Thanks for this good and important question. Christianity and Islam (unlike Judaism and Hinduism) are often called “missionary religions.” But I think that categorization is problematic. Here’s why.
All religions, I think, have a mission. For some manifestations of each religion, the mission appears to be little more than institutional survival — keeping a clergy class employed, keeping buildings or temples open and so on. For others, the mission focuses on bringing benefits to members only (sometimes “enhanced” with threats toward the other). For others — the best ones, in my opinion — the mission extends to “the other” by focusing on the common good, with special attention to the outsider, outcast, stranger, marginalized, forgotten, disadvantaged and enemy.
In some sense, then, all religions are missionary religions; it’s just that their missions differ.

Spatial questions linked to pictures
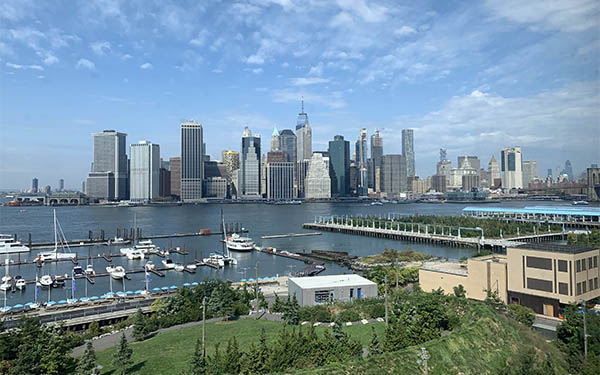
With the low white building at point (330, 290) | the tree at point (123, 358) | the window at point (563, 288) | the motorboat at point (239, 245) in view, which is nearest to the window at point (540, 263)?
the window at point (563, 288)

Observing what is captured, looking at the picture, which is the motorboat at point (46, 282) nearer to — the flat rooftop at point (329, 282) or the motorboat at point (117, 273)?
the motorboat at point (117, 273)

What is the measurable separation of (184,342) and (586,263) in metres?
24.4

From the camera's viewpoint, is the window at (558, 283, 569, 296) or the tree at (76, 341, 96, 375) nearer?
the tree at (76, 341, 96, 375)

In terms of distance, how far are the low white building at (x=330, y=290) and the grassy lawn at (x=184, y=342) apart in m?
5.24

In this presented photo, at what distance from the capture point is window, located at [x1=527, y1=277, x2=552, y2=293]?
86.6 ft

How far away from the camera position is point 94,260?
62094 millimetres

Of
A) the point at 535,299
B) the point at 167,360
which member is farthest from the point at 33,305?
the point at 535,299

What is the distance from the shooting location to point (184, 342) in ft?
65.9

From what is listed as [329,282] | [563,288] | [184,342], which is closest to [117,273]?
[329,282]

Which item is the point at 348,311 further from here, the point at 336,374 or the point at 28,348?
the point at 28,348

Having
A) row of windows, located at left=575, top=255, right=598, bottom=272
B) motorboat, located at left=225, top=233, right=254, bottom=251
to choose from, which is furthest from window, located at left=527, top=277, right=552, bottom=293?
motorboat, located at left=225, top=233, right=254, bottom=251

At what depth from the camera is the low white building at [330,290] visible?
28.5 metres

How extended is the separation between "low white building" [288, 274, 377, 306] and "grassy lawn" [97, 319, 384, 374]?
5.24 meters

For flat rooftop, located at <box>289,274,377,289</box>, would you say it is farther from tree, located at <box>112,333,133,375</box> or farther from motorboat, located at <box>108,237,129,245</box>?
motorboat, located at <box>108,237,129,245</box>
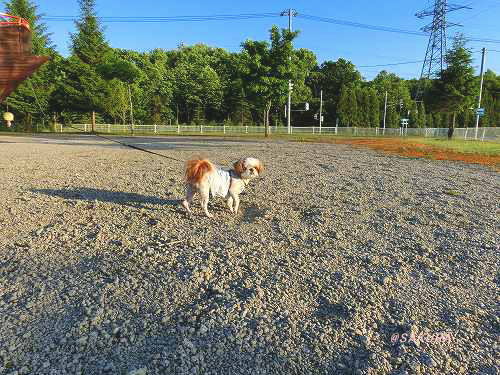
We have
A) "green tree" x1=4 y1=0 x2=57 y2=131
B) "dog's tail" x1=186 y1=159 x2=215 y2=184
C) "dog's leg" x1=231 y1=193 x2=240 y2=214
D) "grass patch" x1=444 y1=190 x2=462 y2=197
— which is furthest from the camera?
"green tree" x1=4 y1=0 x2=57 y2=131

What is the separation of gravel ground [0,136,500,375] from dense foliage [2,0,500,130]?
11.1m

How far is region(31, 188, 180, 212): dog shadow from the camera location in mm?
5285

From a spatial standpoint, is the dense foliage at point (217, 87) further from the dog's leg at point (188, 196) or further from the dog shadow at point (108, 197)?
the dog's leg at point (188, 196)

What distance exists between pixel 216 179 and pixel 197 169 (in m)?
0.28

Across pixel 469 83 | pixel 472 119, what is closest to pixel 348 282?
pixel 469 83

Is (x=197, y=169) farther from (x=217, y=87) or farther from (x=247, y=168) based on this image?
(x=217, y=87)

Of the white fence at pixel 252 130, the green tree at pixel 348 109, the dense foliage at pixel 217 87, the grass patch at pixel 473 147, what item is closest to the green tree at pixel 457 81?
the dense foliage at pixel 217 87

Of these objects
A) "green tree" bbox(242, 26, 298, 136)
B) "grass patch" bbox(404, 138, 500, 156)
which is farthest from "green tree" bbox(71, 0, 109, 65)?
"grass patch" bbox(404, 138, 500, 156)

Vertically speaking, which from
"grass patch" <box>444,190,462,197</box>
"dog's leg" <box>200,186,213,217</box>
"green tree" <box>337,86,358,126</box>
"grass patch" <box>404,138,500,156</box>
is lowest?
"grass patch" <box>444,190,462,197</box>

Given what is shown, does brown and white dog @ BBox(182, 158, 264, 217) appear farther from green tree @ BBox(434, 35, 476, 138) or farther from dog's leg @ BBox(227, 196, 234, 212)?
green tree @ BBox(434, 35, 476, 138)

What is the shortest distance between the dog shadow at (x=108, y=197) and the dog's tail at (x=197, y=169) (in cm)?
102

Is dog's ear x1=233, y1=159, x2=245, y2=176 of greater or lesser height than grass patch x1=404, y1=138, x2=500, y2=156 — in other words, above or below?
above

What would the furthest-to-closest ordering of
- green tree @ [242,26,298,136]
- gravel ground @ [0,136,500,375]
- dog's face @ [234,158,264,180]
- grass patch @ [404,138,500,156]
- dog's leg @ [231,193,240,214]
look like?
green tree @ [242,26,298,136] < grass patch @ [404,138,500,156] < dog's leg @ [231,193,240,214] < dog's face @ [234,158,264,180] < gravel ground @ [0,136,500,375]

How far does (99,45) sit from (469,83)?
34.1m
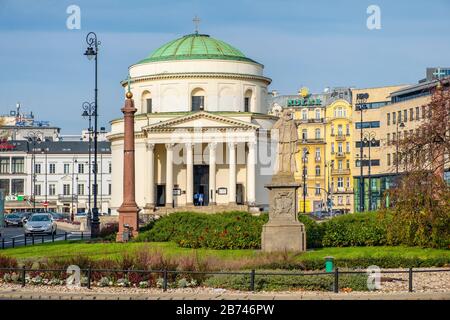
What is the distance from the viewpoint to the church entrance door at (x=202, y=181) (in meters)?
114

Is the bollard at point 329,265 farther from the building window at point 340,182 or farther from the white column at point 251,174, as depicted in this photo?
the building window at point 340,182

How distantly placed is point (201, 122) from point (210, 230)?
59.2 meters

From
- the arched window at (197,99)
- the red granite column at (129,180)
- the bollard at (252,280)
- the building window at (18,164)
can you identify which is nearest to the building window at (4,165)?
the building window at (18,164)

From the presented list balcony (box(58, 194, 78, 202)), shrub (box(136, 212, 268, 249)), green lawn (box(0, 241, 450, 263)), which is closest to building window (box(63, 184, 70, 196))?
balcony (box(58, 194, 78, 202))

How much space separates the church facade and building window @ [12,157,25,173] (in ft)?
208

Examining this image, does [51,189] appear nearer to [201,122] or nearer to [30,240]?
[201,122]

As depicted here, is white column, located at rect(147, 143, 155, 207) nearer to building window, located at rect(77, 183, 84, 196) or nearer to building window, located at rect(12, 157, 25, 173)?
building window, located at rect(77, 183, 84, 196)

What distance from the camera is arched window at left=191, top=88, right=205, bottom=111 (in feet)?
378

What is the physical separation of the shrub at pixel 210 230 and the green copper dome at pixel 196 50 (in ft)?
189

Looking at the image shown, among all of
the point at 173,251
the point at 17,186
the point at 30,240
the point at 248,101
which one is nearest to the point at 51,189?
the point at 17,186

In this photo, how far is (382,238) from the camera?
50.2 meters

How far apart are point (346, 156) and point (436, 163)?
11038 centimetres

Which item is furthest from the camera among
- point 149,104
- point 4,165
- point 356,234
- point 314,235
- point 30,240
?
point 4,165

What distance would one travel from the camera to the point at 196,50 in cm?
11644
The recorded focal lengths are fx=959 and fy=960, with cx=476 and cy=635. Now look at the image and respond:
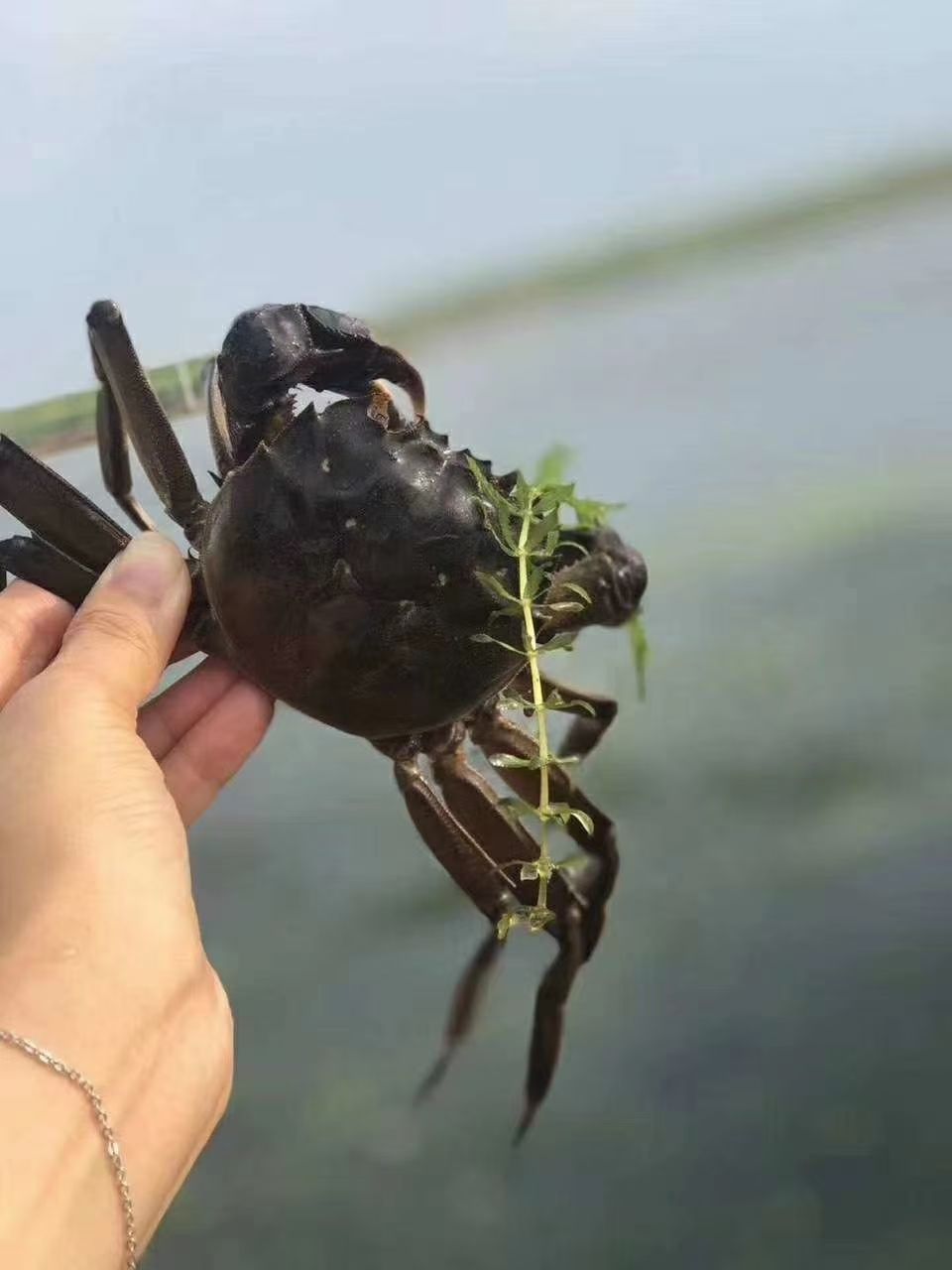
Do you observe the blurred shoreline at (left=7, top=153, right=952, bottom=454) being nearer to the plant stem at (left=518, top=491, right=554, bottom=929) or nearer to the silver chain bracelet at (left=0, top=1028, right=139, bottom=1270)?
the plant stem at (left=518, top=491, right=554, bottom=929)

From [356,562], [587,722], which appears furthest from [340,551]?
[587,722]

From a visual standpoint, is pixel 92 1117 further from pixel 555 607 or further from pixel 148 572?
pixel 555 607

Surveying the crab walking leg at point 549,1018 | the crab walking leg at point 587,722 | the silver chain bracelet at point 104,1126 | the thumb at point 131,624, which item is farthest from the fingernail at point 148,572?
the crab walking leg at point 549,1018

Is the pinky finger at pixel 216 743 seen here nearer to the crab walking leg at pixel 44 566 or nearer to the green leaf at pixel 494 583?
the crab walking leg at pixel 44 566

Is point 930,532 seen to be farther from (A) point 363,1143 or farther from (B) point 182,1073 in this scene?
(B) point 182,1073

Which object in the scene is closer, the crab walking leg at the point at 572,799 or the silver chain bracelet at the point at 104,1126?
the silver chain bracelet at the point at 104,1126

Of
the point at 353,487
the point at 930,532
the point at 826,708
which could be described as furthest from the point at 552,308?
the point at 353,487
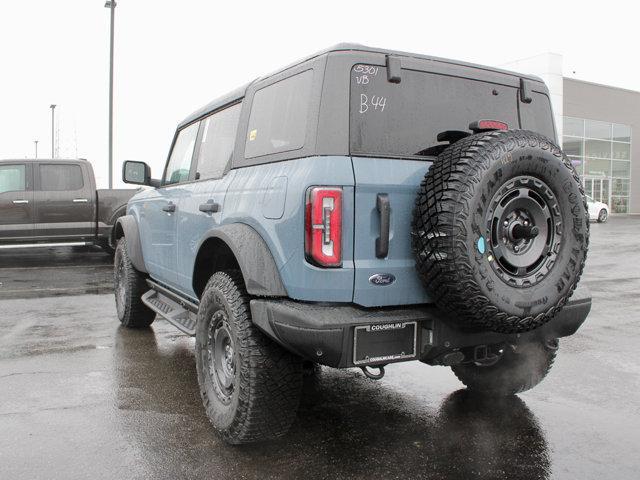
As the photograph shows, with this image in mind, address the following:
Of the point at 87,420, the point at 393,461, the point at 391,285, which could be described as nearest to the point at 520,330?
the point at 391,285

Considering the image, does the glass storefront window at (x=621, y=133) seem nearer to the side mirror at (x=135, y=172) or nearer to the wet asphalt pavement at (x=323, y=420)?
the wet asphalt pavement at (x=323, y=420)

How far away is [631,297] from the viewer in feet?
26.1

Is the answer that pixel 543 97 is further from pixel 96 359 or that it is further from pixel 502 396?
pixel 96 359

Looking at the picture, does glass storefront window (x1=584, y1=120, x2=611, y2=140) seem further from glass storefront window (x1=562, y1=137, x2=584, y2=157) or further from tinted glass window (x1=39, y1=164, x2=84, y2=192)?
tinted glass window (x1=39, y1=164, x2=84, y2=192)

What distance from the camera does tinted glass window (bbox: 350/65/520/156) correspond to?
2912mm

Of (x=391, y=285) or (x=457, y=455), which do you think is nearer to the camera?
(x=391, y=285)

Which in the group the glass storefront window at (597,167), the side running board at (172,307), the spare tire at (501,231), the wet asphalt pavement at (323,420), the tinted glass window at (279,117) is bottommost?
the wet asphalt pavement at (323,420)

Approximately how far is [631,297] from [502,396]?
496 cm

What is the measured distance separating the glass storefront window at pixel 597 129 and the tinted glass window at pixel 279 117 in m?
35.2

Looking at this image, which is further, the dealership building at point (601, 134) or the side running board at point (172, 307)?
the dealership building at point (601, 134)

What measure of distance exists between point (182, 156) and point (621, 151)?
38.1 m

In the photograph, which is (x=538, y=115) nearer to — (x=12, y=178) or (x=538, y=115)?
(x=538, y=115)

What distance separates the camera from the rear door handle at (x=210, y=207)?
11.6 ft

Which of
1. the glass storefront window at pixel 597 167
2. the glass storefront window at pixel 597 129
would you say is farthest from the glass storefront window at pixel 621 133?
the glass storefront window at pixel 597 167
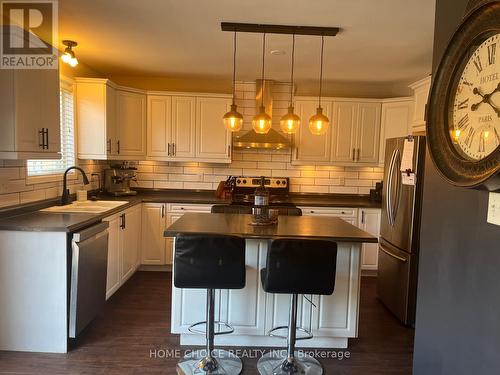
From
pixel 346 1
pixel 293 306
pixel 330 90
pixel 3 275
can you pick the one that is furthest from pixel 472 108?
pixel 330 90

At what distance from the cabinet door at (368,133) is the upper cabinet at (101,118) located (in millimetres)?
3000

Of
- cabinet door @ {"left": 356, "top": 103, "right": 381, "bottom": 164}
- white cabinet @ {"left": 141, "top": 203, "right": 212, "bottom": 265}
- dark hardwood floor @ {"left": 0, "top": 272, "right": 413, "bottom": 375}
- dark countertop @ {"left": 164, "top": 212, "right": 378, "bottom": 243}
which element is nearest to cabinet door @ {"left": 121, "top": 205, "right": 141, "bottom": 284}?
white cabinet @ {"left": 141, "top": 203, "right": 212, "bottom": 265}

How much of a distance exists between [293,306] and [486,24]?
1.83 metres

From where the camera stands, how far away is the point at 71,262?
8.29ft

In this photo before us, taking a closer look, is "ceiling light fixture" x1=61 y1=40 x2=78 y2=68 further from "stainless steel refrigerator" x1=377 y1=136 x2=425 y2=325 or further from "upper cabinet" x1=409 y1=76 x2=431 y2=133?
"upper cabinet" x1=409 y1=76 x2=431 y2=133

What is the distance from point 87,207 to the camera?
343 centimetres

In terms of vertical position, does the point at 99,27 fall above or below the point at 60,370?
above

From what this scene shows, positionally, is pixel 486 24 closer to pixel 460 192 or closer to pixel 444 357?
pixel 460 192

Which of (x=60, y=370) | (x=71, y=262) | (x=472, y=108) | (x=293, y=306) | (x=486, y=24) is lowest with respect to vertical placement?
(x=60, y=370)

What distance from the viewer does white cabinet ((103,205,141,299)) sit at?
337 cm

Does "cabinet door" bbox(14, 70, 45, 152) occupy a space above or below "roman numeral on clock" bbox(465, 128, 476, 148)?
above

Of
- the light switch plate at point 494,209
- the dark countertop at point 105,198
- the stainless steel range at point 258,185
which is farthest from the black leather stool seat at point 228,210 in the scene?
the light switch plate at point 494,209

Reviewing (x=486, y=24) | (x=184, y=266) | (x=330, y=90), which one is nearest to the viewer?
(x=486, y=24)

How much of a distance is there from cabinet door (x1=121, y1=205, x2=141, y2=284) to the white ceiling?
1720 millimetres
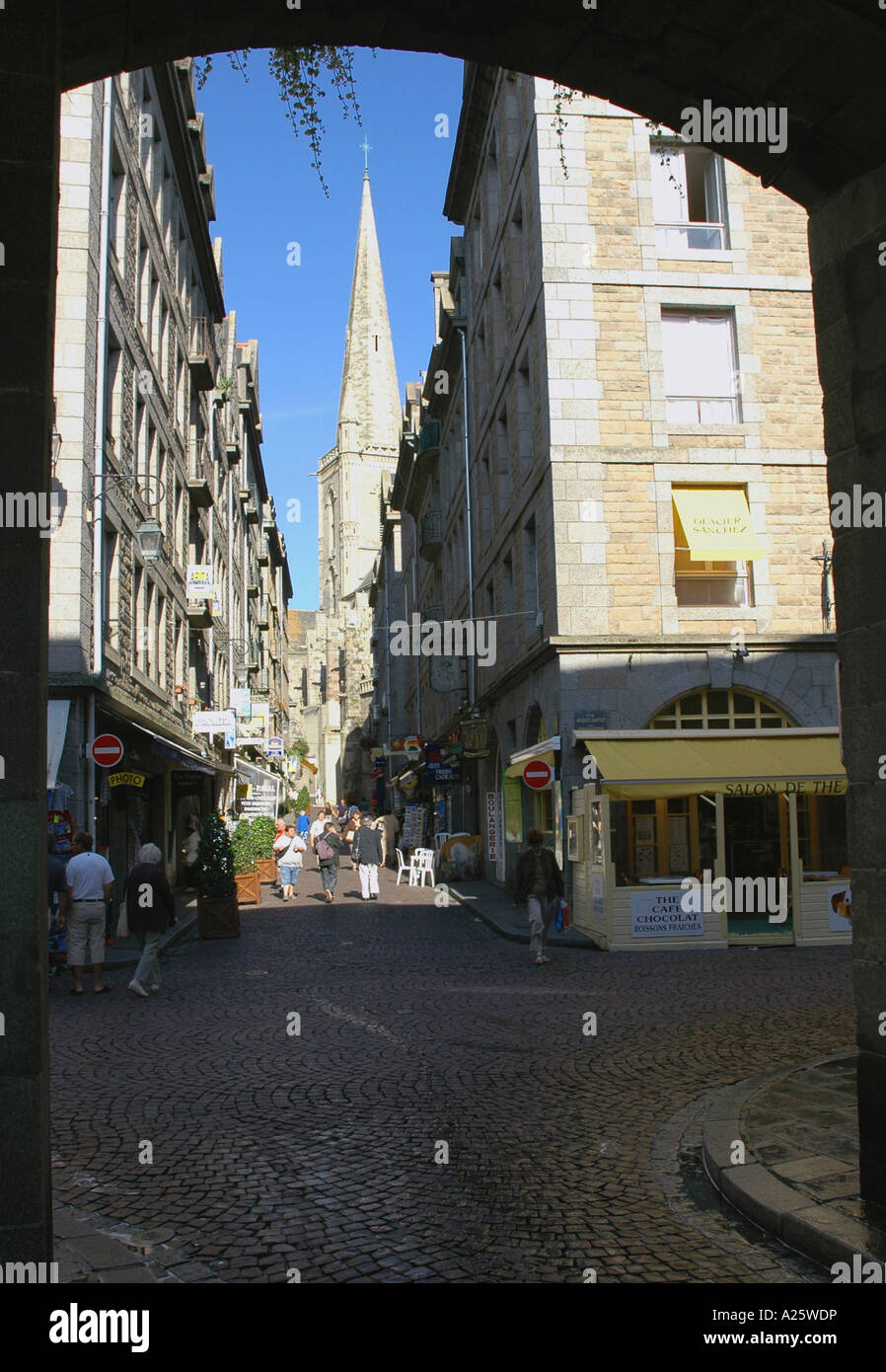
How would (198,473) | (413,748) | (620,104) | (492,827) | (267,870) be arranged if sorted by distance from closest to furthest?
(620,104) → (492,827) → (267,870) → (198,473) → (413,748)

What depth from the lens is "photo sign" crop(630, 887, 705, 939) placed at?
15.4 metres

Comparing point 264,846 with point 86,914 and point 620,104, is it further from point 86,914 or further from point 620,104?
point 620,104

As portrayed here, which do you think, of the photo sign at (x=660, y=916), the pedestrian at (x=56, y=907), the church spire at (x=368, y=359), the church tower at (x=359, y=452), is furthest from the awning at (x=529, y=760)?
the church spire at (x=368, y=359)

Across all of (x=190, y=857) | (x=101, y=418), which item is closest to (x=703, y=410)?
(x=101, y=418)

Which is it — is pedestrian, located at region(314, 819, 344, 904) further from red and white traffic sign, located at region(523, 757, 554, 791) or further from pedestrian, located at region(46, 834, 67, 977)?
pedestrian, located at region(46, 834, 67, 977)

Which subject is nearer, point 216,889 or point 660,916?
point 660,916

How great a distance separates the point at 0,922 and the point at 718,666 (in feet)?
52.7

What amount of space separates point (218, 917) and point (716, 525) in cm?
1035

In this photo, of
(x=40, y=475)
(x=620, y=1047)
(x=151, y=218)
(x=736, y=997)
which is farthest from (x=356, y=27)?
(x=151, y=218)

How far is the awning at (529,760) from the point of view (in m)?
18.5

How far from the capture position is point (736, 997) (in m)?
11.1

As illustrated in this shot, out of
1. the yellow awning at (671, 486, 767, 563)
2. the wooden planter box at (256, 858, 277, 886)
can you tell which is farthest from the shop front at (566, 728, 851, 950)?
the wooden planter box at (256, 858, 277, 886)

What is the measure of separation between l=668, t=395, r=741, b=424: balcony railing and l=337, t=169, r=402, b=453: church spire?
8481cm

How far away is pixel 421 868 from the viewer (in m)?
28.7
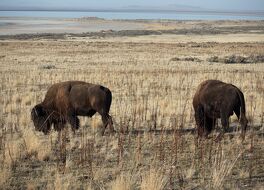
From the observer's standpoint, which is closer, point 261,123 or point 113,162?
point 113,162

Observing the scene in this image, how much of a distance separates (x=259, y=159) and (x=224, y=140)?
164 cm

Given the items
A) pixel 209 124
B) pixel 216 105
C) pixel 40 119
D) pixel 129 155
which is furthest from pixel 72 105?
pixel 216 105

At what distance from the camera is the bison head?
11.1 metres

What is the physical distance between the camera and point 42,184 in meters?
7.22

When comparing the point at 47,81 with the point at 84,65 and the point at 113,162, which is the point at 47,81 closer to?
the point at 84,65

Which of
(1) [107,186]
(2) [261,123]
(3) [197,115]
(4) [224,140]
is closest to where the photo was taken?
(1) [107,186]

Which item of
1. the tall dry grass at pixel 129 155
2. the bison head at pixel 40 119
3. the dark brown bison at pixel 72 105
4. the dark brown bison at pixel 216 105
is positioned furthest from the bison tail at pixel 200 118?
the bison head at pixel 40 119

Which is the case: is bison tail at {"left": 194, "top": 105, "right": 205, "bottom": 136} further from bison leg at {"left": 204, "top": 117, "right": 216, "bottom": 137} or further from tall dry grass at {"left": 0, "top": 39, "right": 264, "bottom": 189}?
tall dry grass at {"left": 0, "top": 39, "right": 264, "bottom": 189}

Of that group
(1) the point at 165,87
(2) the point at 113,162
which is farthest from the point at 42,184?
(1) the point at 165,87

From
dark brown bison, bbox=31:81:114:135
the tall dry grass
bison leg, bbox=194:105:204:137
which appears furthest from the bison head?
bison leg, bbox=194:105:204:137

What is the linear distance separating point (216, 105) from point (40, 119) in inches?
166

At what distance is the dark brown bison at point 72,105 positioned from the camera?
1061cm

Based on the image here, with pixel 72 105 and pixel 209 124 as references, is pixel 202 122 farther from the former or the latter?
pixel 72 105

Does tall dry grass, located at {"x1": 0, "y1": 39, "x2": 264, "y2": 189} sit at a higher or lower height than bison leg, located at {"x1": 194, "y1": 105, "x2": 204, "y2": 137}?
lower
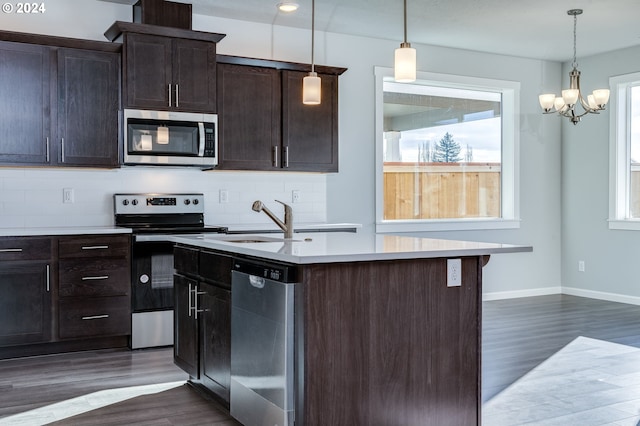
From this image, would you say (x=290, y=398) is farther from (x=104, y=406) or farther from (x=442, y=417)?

EXERCISE TASKS
a) Answer these questions from the passage on religious missions:
(i) Which two religions are often called "missionary religions"?
(ii) For some manifestations of each religion, what does the mission appear to be little more than?
(iii) According to the last paragraph, what differs among religions?
b) Recast the paragraph of the passage on religious missions that opens with "All religions, I think, have a mission" as a bulleted list that keeps its main facts.
c) Return the stretch of the passage on religious missions from "All religions, I" through "their missions differ.", copied word for word.
Answer from the passage on religious missions alone, without drawing on the rows.

FULL ANSWERS
a)
(i) Christianity and Islam.
(ii) Institutional survival.
(iii) Their missions.

b)
- In the writer's view, all religions have a mission.
- For some manifestations, the mission is little more than institutional survival, such as keeping a clergy class employed and keeping buildings or temples open.
- For others, the mission brings benefits to members only, sometimes with threats toward the other.
- For others, which the writer considers the best, the mission extends to "the other" by focusing on the common good. It gives special attention to the outsider, outcast, stranger, marginalized, forgotten, disadvantaged and enemy.

c)
All religions, I think, have a mission. For some manifestations of each religion, the mission appears to be little more than institutional survival — keeping a clergy class employed, keeping buildings or temples open and so on. For others, the mission focuses on bringing benefits to members only (sometimes “enhanced” with threats toward the other). For others — the best ones, in my opinion — the mission extends to “the other” by focusing on the common good, with special attention to the outsider, outcast, stranger, marginalized, forgotten, disadvantaged and enemy.
In some sense, then, all religions are missionary religions; it’s just that their missions differ.